Quand on sait que l’exportation principale du Népal est la bouse de vaches séchée, on se demande qui peut investir dans ce pays et au nom de quoi ? Seule la géopolitique apporte des réponses. Pour certains, un Népal, simple couloir de passage entre l’Inde et la Chine serait l’idéal, car le petit pays n’est pas exempt d’intérêt et suscite la convoitise. Le secret de son futur : la montagne et ses minéraux ; la manne naturelle, la neige et l`eau…qui descend naturellement vers l’Inde. Mais le dragon chinois ne se laissera pas déposséder de ses ambitions...

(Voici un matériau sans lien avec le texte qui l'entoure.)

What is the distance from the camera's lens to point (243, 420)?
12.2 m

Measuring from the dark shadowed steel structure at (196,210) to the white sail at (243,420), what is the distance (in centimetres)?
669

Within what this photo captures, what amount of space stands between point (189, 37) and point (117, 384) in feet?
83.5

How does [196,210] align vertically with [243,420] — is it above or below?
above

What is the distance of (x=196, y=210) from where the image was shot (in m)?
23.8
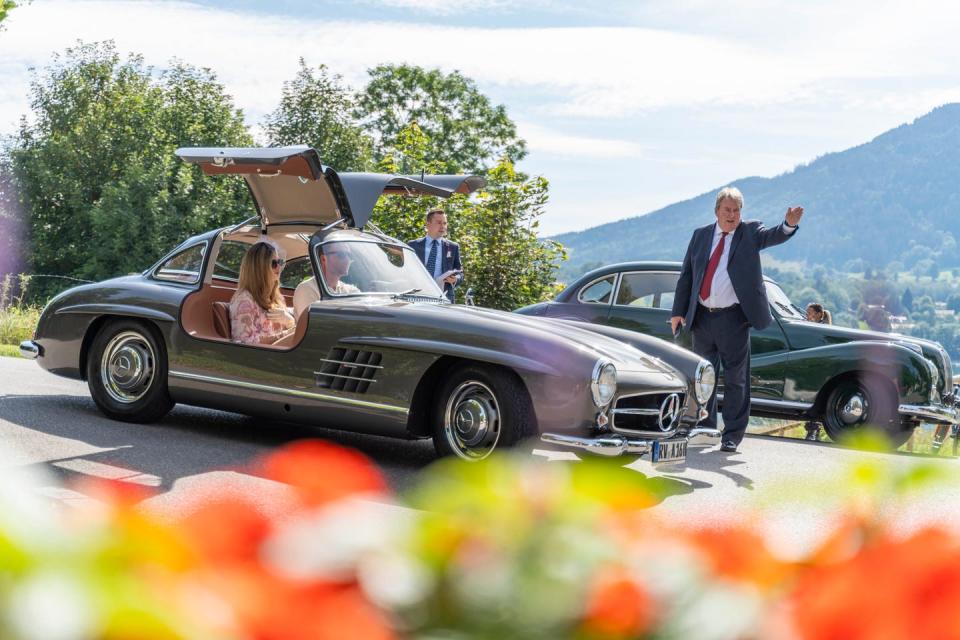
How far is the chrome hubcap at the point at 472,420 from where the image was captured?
6.65 metres

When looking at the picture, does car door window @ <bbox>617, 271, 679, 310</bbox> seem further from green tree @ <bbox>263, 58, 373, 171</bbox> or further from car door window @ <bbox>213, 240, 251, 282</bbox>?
green tree @ <bbox>263, 58, 373, 171</bbox>

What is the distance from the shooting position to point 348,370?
7.21 metres

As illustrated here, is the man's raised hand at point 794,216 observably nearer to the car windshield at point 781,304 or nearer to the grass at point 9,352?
the car windshield at point 781,304

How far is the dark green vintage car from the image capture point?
37.9ft

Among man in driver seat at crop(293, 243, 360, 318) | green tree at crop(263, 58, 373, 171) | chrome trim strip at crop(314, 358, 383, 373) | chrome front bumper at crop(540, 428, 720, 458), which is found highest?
green tree at crop(263, 58, 373, 171)

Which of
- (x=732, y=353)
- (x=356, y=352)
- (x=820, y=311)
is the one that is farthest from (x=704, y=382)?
(x=820, y=311)

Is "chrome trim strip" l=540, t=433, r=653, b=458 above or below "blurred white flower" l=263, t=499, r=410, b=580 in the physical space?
below

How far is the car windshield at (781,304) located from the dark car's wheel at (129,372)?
680 centimetres

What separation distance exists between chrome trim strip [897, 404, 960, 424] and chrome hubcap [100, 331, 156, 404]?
7.52 meters

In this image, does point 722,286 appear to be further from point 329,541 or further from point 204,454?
point 329,541

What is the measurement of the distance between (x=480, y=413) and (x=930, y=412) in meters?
6.69

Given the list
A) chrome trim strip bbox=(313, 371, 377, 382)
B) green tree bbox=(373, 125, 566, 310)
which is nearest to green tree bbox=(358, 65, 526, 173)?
green tree bbox=(373, 125, 566, 310)

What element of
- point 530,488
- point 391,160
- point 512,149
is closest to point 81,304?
point 530,488

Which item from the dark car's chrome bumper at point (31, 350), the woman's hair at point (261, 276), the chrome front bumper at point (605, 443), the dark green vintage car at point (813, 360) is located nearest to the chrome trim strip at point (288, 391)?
the woman's hair at point (261, 276)
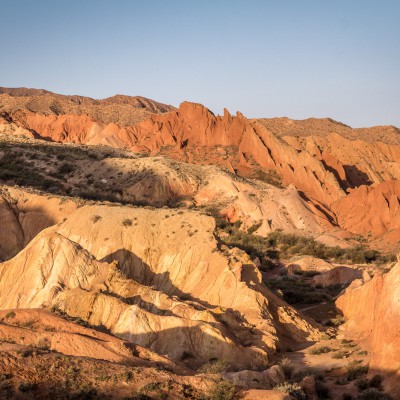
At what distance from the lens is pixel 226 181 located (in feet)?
234

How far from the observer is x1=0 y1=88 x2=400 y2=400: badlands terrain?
15.6m

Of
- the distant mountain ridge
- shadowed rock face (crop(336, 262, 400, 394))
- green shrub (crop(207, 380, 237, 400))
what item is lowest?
green shrub (crop(207, 380, 237, 400))

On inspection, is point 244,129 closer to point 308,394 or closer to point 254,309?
point 254,309

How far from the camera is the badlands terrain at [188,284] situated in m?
15.6

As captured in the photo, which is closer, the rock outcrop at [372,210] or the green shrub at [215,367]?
the green shrub at [215,367]

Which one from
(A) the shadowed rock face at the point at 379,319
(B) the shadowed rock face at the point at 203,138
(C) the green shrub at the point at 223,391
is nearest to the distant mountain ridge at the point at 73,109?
(B) the shadowed rock face at the point at 203,138


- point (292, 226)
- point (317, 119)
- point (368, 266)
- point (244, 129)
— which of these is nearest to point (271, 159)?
point (244, 129)

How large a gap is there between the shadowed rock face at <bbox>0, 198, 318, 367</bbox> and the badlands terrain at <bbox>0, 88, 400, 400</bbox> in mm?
67

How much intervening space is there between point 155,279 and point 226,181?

Des considérations qui appellent une conclusion en forme de fable : Le yack, le cobra et le dragon.
Les dieux informés des difficultés de pâturages en ces hautes montagnes... et reconnaissants de la piété du yack, décidèrent de lui donner un royaume plus hospitalier. Notre yack devenu un jour Népalais broutait heureux sur ses terres du sud, mais fut hélas piqué par un perfide cobra. De savants docteurs lui conseillèrent les aphotiques de son illustre voisin du nord, le dragon. Celui-ci lui promit de le guérir en échange de la moitié de son royaume, mais le yack dans sa grande sagesse préféra la mort. Il retourna finir ses jours dans ses vertes prairies et montagnes immaculées. Mais la mort ne vint pas, car les dieux prévoyants et heureux de sa décision l`avaient immunisé contre le venin du cobra.
Un yak (Bos grunniens) domestique
Moralité : Ne cédez jamais même au prix de la vie la terre qui vous a été confiée par les dieux.

Dans Tintin au Tibet :

L’aventure aurait pu s’intituler "Tintin au Népal" car c’est bien au Népal que Tintin part à la recherche de son ami Tchang. Sans oublier d’autres éléments de la vie népalaise qui plantent le décor de cette merveilleuse aventure (le yéti, les lamaseries, les sherpas, etc...).
Bien sûr, Katmandou offre au visiteur une activité rurale et exubérante où se mêle une foule colorée. Dépaysement assuré avec ces rues étroites recouvertes de piments qui sèchent au soleil, bordées de maisons aux toits de mousse.
Point de départ et d’arrivée des fameux trekkings, Katmandou était aussi un lieu de pèlerinage pour les babas cool des années septante.